═════ DOCUMENT EXCERPT
Jason De León, a professor of anthropology at UCLA, started his talk Thursday at the Foley Institute Speaker series with a clip from the 2006 movie “Children of Men.”
In the scene, the character Theo, played by Clive Owen, sits on a train as a voice reminds the passengers that housing, feeding or hiring what the movie calls illegal immigrants is a crime, while migrants who cannot get on the train are rioting.
“I show this because I believe this is both our current reality and a look into our future,” De León said during the talk at Washington State University.
De León then showed a clip from a few years ago of a caravan of people in Tijuana, Mexico, who were being pushed away from the United State border by both Mexico and border agents. Migration is not unique to the United States, but is a global issue, De León said.
His talk focused on Arizona, but De León said immigration is a worldwide issue. De León shared about when Vice President Kamala Harris told people living in Central America not to come to the United States during a visit to Guatemala.
“We’re telling people not to come but they live in places with some of the highest murder rates in the world,” De León said. “And these folks are literally running for their lives.”
══════════
═════ DATA SUPPLIED
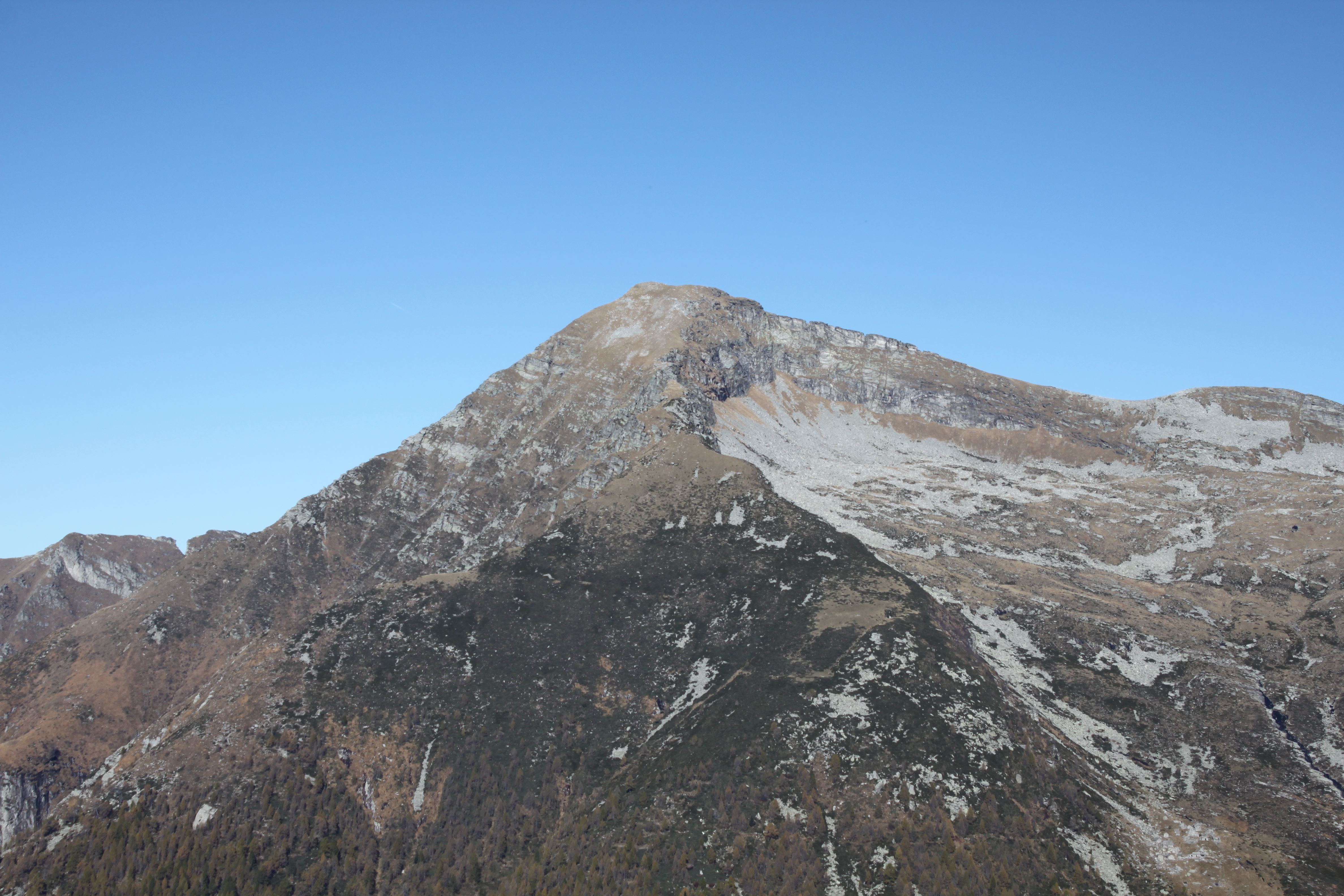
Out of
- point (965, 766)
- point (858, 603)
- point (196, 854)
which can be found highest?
point (858, 603)

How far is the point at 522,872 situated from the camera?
142 m

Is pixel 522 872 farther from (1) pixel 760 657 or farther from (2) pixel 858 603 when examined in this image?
(2) pixel 858 603

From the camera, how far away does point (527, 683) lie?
177m

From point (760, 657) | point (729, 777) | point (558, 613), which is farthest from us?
point (558, 613)

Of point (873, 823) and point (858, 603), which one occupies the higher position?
point (858, 603)

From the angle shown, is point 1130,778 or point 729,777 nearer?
point 729,777

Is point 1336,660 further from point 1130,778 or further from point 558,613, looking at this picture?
point 558,613

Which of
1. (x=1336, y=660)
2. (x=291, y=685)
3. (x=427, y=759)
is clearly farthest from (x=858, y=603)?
(x=291, y=685)

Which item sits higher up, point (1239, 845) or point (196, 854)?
point (1239, 845)

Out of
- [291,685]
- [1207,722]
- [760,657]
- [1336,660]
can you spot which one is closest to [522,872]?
[760,657]

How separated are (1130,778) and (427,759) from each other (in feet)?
363

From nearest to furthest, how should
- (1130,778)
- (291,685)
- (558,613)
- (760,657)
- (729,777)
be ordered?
(729,777)
(1130,778)
(760,657)
(291,685)
(558,613)

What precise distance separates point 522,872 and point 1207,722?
113207mm

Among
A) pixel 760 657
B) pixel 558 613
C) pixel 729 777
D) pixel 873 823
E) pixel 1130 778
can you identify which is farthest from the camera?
pixel 558 613
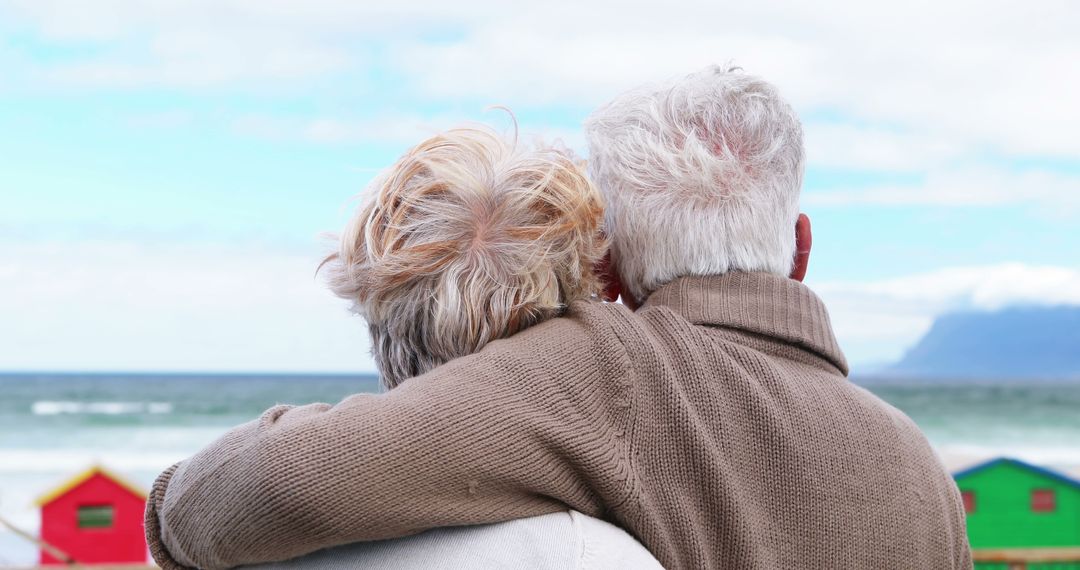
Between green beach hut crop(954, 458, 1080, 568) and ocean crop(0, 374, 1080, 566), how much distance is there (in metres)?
══════════
SET OF TASKS –
1/ Using the article on Jason De León's talk, state whether each statement agrees with it, answering yes or no and quoting the words that decide it.
(a) The film clip that opened the talk came from a movie released in 2006.
(b) De León described migration as an issue unique to the United States.
(c) Harris spoke about migration during a visit to Guatemala.
2/ Answer these questions from the article on Jason De León's talk.
(a) Which actor played the character Theo?
(b) In what city was the caravan in the second clip?
(c) At which university did De León give the talk?
3/ Set down the passage of the article on Jason De León's talk from "In the scene, the" up to and including "visit to Guatemala.".

WRITTEN RESPONSES –
1/
(a) Yes: "a clip from the 2006 movie “Children of Men.”"
(b) No: "Migration is not unique to the United States, but is a global issue"
(c) Yes: "during a visit to Guatemala."

2/
(a) Clive Owen
(b) Tijuana, Mexico
(c) Washington State University

3/
In the scene, the character Theo, played by Clive Owen, sits on a train as a voice reminds the passengers that housing, feeding or hiring what the movie calls illegal immigrants is a crime, while migrants who cannot get on the train are rioting.
“I show this because I believe this is both our current reality and a look into our future,” De León said during the talk at Washington State University.
De León then showed a clip from a few years ago of a caravan of people in Tijuana, Mexico, who were being pushed away from the United State border by both Mexico and border agents. Migration is not unique to the United States, but is a global issue, De León said.
His talk focused on Arizona, but De León said immigration is a worldwide issue. De León shared about when Vice President Kamala Harris told people living in Central America not to come to the United States during a visit to Guatemala.